● Exercise directions
All of the records must come back exactly as they were given.

● Records provided
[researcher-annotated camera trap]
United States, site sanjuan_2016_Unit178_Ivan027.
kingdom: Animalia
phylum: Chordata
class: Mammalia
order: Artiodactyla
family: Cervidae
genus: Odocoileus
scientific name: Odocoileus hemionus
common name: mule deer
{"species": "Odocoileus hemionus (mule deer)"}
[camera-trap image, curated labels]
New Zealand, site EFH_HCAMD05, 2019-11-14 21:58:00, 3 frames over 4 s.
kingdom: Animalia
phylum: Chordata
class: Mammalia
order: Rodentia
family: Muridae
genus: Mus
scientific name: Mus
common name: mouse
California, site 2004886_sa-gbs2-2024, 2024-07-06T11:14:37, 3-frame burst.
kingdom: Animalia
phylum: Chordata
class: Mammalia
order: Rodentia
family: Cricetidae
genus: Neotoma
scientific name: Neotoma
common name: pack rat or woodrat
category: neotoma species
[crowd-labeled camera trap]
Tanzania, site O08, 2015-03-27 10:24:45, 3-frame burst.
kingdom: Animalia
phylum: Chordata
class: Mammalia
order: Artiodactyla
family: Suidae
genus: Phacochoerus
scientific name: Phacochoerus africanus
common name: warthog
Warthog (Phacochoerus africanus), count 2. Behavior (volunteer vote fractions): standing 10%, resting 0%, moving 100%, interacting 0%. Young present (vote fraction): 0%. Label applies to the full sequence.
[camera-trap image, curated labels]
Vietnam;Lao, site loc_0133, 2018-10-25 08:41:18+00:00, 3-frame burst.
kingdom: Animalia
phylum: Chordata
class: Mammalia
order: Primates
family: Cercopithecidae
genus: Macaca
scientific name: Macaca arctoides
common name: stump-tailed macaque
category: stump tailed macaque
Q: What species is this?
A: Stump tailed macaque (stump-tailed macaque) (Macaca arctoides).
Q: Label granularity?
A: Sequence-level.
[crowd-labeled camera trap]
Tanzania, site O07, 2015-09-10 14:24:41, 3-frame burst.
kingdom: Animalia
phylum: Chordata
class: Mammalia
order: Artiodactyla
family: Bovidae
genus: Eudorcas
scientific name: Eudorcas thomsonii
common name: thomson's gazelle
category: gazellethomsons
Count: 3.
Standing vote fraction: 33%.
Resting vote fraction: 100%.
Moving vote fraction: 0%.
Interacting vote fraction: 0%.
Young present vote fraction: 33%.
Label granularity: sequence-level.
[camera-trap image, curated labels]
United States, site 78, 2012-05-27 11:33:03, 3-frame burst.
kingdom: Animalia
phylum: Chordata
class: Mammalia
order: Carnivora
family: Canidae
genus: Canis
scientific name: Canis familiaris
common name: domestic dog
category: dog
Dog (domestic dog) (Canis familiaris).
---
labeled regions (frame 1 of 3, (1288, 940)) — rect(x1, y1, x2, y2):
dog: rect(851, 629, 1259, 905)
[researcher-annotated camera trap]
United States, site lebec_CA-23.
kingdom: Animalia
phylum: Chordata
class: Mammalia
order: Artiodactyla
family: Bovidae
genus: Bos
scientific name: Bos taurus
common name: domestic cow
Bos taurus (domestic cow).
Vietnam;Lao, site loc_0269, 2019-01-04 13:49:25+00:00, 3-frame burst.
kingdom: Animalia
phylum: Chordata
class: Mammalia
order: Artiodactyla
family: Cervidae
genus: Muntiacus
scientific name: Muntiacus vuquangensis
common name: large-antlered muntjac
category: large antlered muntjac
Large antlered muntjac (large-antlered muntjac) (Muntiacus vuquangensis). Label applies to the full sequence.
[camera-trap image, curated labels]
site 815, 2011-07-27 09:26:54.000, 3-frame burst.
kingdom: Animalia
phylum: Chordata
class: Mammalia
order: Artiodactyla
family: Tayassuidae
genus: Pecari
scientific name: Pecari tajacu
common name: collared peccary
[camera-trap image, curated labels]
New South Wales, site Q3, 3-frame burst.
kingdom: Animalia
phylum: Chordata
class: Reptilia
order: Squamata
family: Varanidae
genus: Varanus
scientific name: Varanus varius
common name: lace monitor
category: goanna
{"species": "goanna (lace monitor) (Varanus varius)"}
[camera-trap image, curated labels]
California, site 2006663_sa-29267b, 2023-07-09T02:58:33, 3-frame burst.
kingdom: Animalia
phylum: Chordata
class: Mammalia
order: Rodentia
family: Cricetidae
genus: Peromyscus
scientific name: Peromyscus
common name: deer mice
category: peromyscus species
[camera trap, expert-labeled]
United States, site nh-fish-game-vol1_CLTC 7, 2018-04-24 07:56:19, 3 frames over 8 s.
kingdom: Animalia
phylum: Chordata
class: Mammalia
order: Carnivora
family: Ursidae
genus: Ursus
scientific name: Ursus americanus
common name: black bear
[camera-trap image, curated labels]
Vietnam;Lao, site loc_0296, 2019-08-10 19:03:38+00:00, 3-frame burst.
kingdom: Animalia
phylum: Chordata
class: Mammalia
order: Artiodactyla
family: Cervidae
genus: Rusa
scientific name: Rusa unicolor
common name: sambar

● Answer box
[researcher-annotated camera trap]
United States, site sanjuan_2016_Unit178_Ivan027.
kingdom: Animalia
phylum: Chordata
class: Mammalia
order: Artiodactyla
family: Cervidae
genus: Odocoileus
scientific name: Odocoileus hemionus
common name: mule deer
{"species": "Odocoileus hemionus (mule deer)"}
[camera-trap image, curated labels]
New Zealand, site EFH_HCAMD05, 2019-11-14 21:58:00, 3 frames over 4 s.
kingdom: Animalia
phylum: Chordata
class: Mammalia
order: Rodentia
family: Muridae
genus: Mus
scientific name: Mus
common name: mouse
California, site 2004886_sa-gbs2-2024, 2024-07-06T11:14:37, 3-frame burst.
kingdom: Animalia
phylum: Chordata
class: Mammalia
order: Rodentia
family: Cricetidae
genus: Neotoma
scientific name: Neotoma
common name: pack rat or woodrat
category: neotoma species
[crowd-labeled camera trap]
Tanzania, site O08, 2015-03-27 10:24:45, 3-frame burst.
kingdom: Animalia
phylum: Chordata
class: Mammalia
order: Artiodactyla
family: Suidae
genus: Phacochoerus
scientific name: Phacochoerus africanus
common name: warthog
Warthog (Phacochoerus africanus), count 2. Behavior (volunteer vote fractions): standing 10%, resting 0%, moving 100%, interacting 0%. Young present (vote fraction): 0%. Label applies to the full sequence.
[camera-trap image, curated labels]
Vietnam;Lao, site loc_0133, 2018-10-25 08:41:18+00:00, 3-frame burst.
kingdom: Animalia
phylum: Chordata
class: Mammalia
order: Primates
family: Cercopithecidae
genus: Macaca
scientific name: Macaca arctoides
common name: stump-tailed macaque
category: stump tailed macaque
Q: What species is this?
A: Stump tailed macaque (stump-tailed macaque) (Macaca arctoides).
Q: Label granularity?
A: Sequence-level.
[crowd-labeled camera trap]
Tanzania, site O07, 2015-09-10 14:24:41, 3-frame burst.
kingdom: Animalia
phylum: Chordata
class: Mammalia
order: Artiodactyla
family: Bovidae
genus: Eudorcas
scientific name: Eudorcas thomsonii
common name: thomson's gazelle
category: gazellethomsons
Count: 3.
Standing vote fraction: 33%.
Resting vote fraction: 100%.
Moving vote fraction: 0%.
Interacting vote fraction: 0%.
Young present vote fraction: 33%.
Label granularity: sequence-level.
[camera-trap image, curated labels]
United States, site 78, 2012-05-27 11:33:03, 3-frame burst.
kingdom: Animalia
phylum: Chordata
class: Mammalia
order: Carnivora
family: Canidae
genus: Canis
scientific name: Canis familiaris
common name: domestic dog
category: dog
Dog (domestic dog) (Canis familiaris).
---
labeled regions (frame 1 of 3, (1288, 940)) — rect(x1, y1, x2, y2):
dog: rect(851, 629, 1259, 905)
[researcher-annotated camera trap]
United States, site lebec_CA-23.
kingdom: Animalia
phylum: Chordata
class: Mammalia
order: Artiodactyla
family: Bovidae
genus: Bos
scientific name: Bos taurus
common name: domestic cow
Bos taurus (domestic cow).
Vietnam;Lao, site loc_0269, 2019-01-04 13:49:25+00:00, 3-frame burst.
kingdom: Animalia
phylum: Chordata
class: Mammalia
order: Artiodactyla
family: Cervidae
genus: Muntiacus
scientific name: Muntiacus vuquangensis
common name: large-antlered muntjac
category: large antlered muntjac
Large antlered muntjac (large-antlered muntjac) (Muntiacus vuquangensis). Label applies to the full sequence.
[camera-trap image, curated labels]
site 815, 2011-07-27 09:26:54.000, 3-frame burst.
kingdom: Animalia
phylum: Chordata
class: Mammalia
order: Artiodactyla
family: Tayassuidae
genus: Pecari
scientific name: Pecari tajacu
common name: collared peccary
[camera-trap image, curated labels]
New South Wales, site Q3, 3-frame burst.
kingdom: Animalia
phylum: Chordata
class: Reptilia
order: Squamata
family: Varanidae
genus: Varanus
scientific name: Varanus varius
common name: lace monitor
category: goanna
{"species": "goanna (lace monitor) (Varanus varius)"}
[camera-trap image, curated labels]
California, site 2006663_sa-29267b, 2023-07-09T02:58:33, 3-frame burst.
kingdom: Animalia
phylum: Chordata
class: Mammalia
order: Rodentia
family: Cricetidae
genus: Peromyscus
scientific name: Peromyscus
common name: deer mice
category: peromyscus species
[camera trap, expert-labeled]
United States, site nh-fish-game-vol1_CLTC 7, 2018-04-24 07:56:19, 3 frames over 8 s.
kingdom: Animalia
phylum: Chordata
class: Mammalia
order: Carnivora
family: Ursidae
genus: Ursus
scientific name: Ursus americanus
common name: black bear
[camera-trap image, curated labels]
Vietnam;Lao, site loc_0296, 2019-08-10 19:03:38+00:00, 3-frame burst.
kingdom: Animalia
phylum: Chordata
class: Mammalia
order: Artiodactyla
family: Cervidae
genus: Rusa
scientific name: Rusa unicolor
common name: sambar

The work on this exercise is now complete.